- **Extract to read**:
- Opening Delimiter -
An Old Tsar’s Tale Is Debunked.
Many rail fans know that the gauge of the track changes at the Russian border. It widens from the international standard of 4 feet 8 1/2 inches to about 5 feet.
I had been told that the reason for the difference was to delay any invading army at the Russian border because, presumably, it would take an invading army some time to convert their rail equipment.
On my trip to Russia, getting there from Berlin was quite a relaxed experience. Nevertheless, I was eager to learn how the difference in track width would be handled when our train reached the Russian border.
In the photo above, passengers are looking for the right rail car to find their accommodations.
The dining car was my introduction to the Russian habit of effectively blocking an view of the passing scenery by hanging multiple sets of draperies on the windows. The kitchen is a small area in the far left and up front in this photo.
- Closing Delimiter -
- **Data shown**:
- Opening Delimiter -
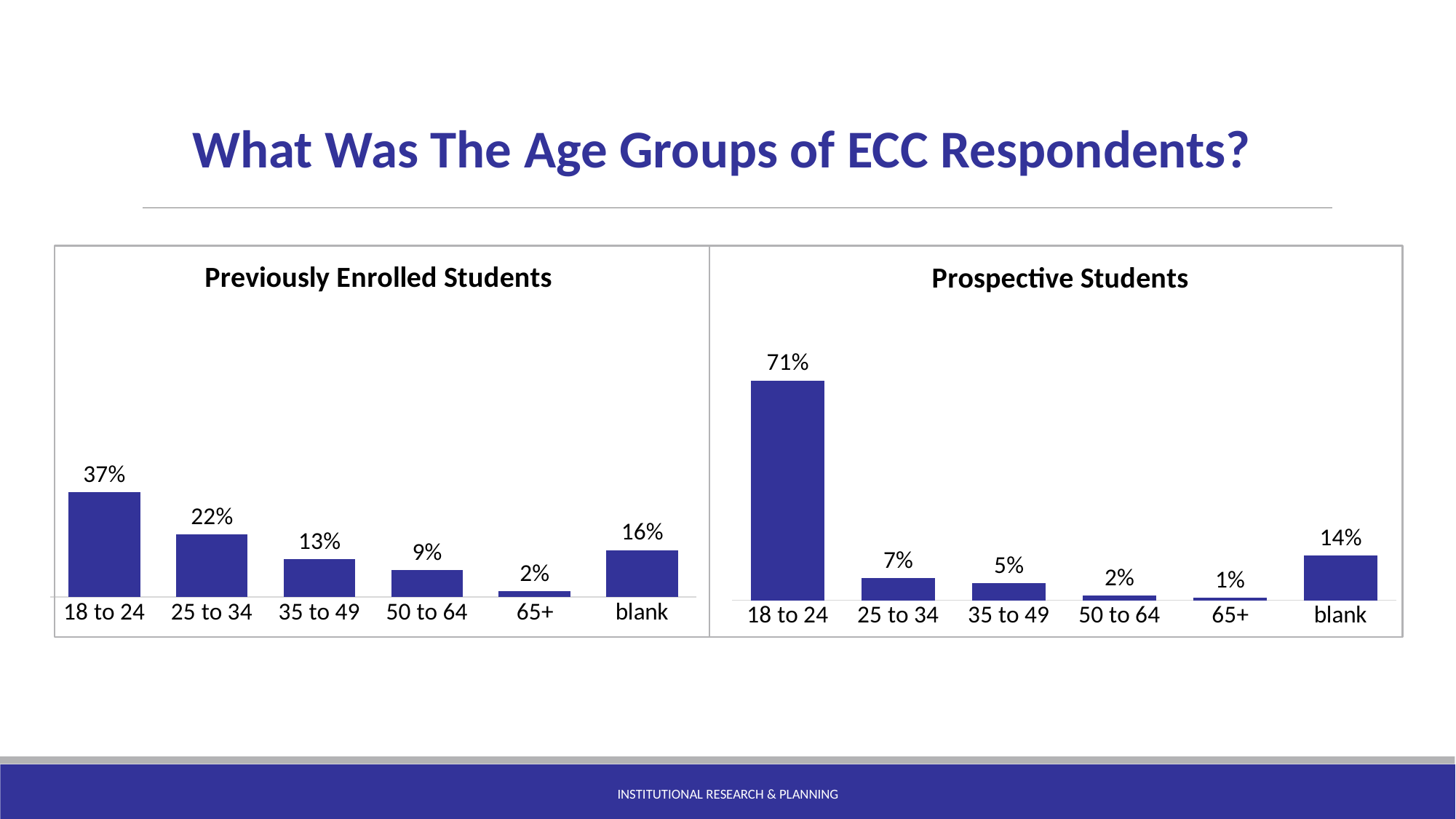
In the Prospective Students chart, which category has the lowest value? 65+ What kind of chart is the Previously Enrolled Students chart? Bar chart What is the title of the chart on the right side of the slide? Prospective Students In the Prospective Students chart, which age group has the highest value? 18 to 24 In the Previously Enrolled Students chart, what is the value for blank? 16% In the Prospective Students chart, what is the difference between the values for 18 to 24 and blank? 57% Which is larger: the value for 35 to 49 in the Previously Enrolled Students chart or the value for 35 to 49 in the Prospective Students chart? Previously Enrolled Students In the Previously Enrolled Students chart, which category has the lowest value? 65+ In the Previously Enrolled Students chart, what is the value for 18 to 24? 37% How many categories are shown in the Prospective Students chart? 6 In the Previously Enrolled Students chart, what is the difference between the values for 18 to 24 and 25 to 34? 15% In the Prospective Students chart, what is the value for 25 to 34? 7%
- Closing Delimiter -
- **Exercises**:
1. Copy out everything in the rail gauge account from "The dining car" down to "in this photo.".
2. Rewrite the paragraph of the rail gauge account that begins "Many rail fans know" as a single shorter sentence that keeps its main facts.
3. Extend the rail gauge account with a few more paragraphs that pick up after its closing sentence about the dining car's kitchen.

- **Answers per task**:
1.
The dining car was my introduction to the Russian habit of effectively blocking an view of the passing scenery by hanging multiple sets of draperies on the windows. The kitchen is a small area in the far left and up front in this photo.

2. Rail fans commonly know that track gauge changes at the Russian border, widening from the 4 feet 8 1/2 inch international standard to about 5 feet.

3.
The waiter/chef appeared with two menus. He held up one, enclosed in a fancy vinyl cover, and said, in a loud voice, “MONEY!” Then he held up the second menu, which was a single sheet of paper in a clear plastic sleeve. “NO MONEY!” he announced. I took this (correctly) to mean that I would have to pay for anything ordered from the fancy menu, but items on the second sheet were included my fare.
My lunch arrived within a few minutes and was not great, but certainly good under the circumstances. And, of course, the German beer was excellent.
I awoke the next morning to an unusual motion of the train and discovered that we were inside a great long shed, each rail car stopped in exactly the right spot so that a hydraulic jack was correctly positioned at each corner of the frame on each car. And, as I watched, the rail car was lifted enough to separate itself from the two trucks—that is, the wheel assembly—referred to here on the Continent as a bogie.
Then the bogies were wheeled away toward the front of the train when, from the rear . . .
. . . two new bogies were rolled into place beneath my sleeping car. Obviously, these were of the wider width to accommodate the Russian tracks.
The entire process took less than 45 minutes and provided me with an interesting experience which put an end, at least in my mind , to the supposed rationale for the wider width of the Russian railroad tracks.
This is why we travel, isn’t it!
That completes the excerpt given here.